Segundo o economista-chefe da Boa Vista, Flavio Calife, responsável pelo levantamento, as empresas responderam por cerca da metade (48,8%) do total dos protestos em todo o País, em abril. A região Sudeste contribuiu com a maior parcela dos títulos protestados (47,5%), seguida do Sul (22,0%), Nordeste (17,7%), Centro-Oeste (7,6%) e Norte (5,2%). No acumulado do ano, todas as regiões registraram alta, com o Centro-Oeste aparecendo como a mais afetada, com crescimento de 21,2% no volume de títulos protestados.
Calife observa que a deterioração dos indicadores já vinha ganhando corpo em 2015, cujos resultados foram bem inferiores aos de 2014. Para ele, embora em alta, a inadimplência dos consumidores, ainda está aquém do que se poderia esperar numa crise como a atual. “Diante da falta de dinheiro, o consumidor acaba postergando sua decisão de compra, foge do endividamento e prioriza os compromissos do dia”, diz.
A situação mais dramática seria vivida pelas empresas. “Além da retratação das vendas, os empresários têm de enfrentar o aumento de custos, os juros altos, o pagamento de impostos, compromissos dos quais não pode se livrar de uma hora para outra”, afirma Calife.
Injeção de pessimismo
Inevitavelmente, a deterioração o aumento da inadimplência e dos títulos protestados acabou se refletindo no humor dos consumidores, mostra outro indicador da ACSP, o Índice Nacional de Confiança (INC), que registrou 64 pontos em abril.
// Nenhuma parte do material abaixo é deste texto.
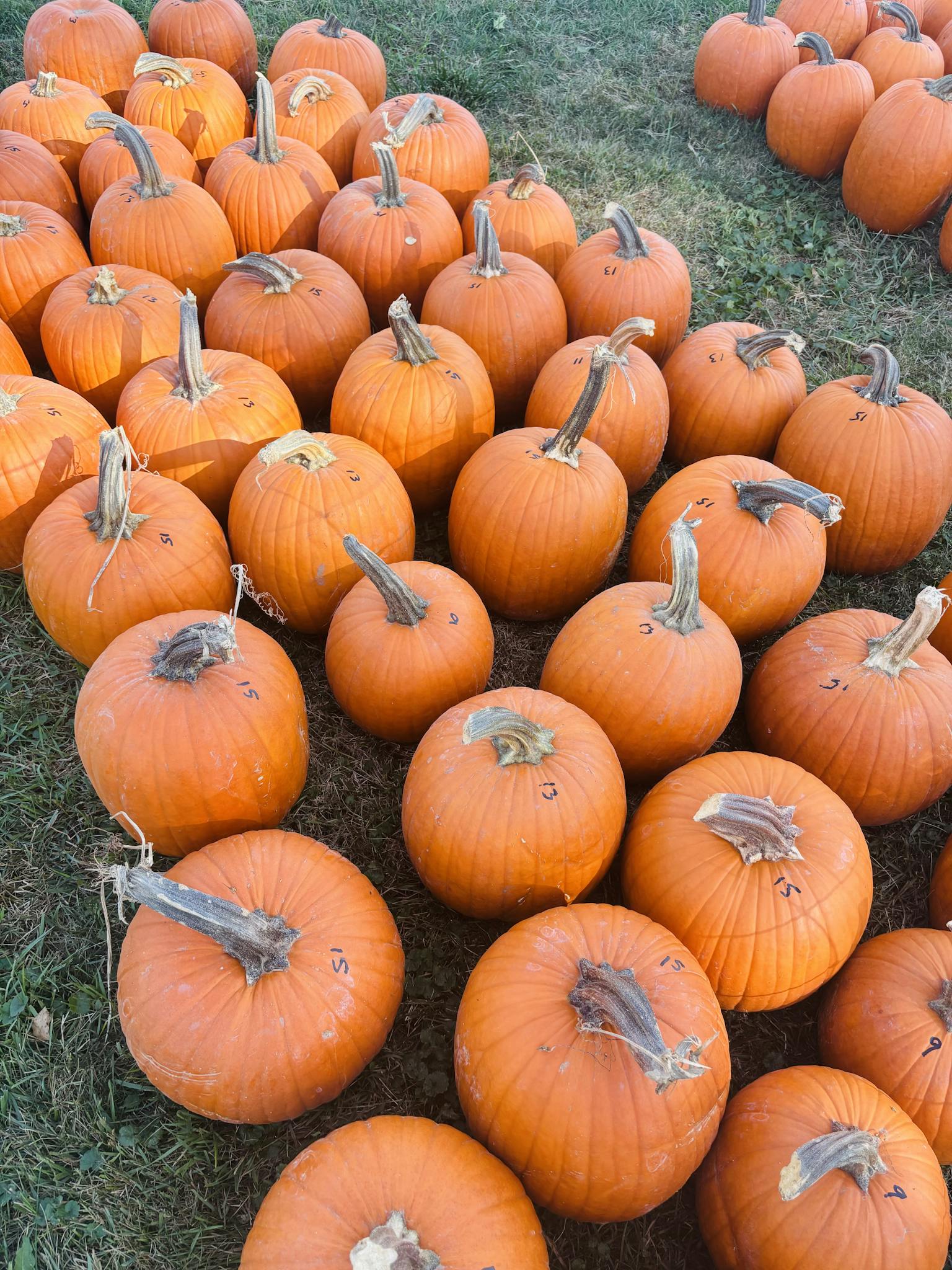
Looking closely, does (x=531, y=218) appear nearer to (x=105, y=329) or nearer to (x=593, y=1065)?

Foi o pior resultado desde que a pesquisa foi implantada, em 2005. No mesmo mês de 2015, o INC cravara 103 pontos (resultados acima de 100 indicam otimismo e abaixo, pessimismo). “No intervalo de apenas um ano o brasileiro deixou o campo otimista e se tornou profundamente pessimista”, afirma Alencar Burti, presidente da ACSP.
Segundo o INC de abril, elaborado pelo Instituto Ipsos, a partir de 1,2 mil entrevistas domiciliares em 72 municípios, 51% dos brasileiros definem sua atual situação financeira como ruim e 37% acreditam que deverá piorar nos próximos seis meses – há um ano, os níveis de pessimismo eram de 38% e 22%, respectivamente. “Com a chegada de um novo governo, as incertezas do consumidor podem diminuir”, afirma Burti. “Aliás, o grande desafio da nova equipe econômica será justamente recuperar o otimismo da população e aproveitar a queda da inflação para, no momento adequado, iniciar a redução da taxa de juros.”
Curiosamente, a queda na confiança em relação ao futuro foi mais profunda nas camadas mais abonadas da população. O INC das chamadas classes A/B despencou de 60 pontos em março para 49 em abril, enquanto o da classe C saiu de 74 para 63, e o das classes D/E reduziu-se de 85 para 81 pontos. “Isso aconteceu por serem os consumidores A/B o grupo econômico mais bem informado, que começa a ser bastante afetado pelo desemprego, com gerentes, diretores e executivos de empresas sendo demitidos por contenção de gastos”, afirma Burti.
Por região, a Sudeste, justamente a mais rica do Brasil, foi a campeã do pessimismo, com um INC de 53 pontos em abril. A seguir vem o Sul (59), Norte/Centro-Oeste (70). Com um INC de 82 pontos, o Nordeste é a região menos desconfiada em relação ao futuro.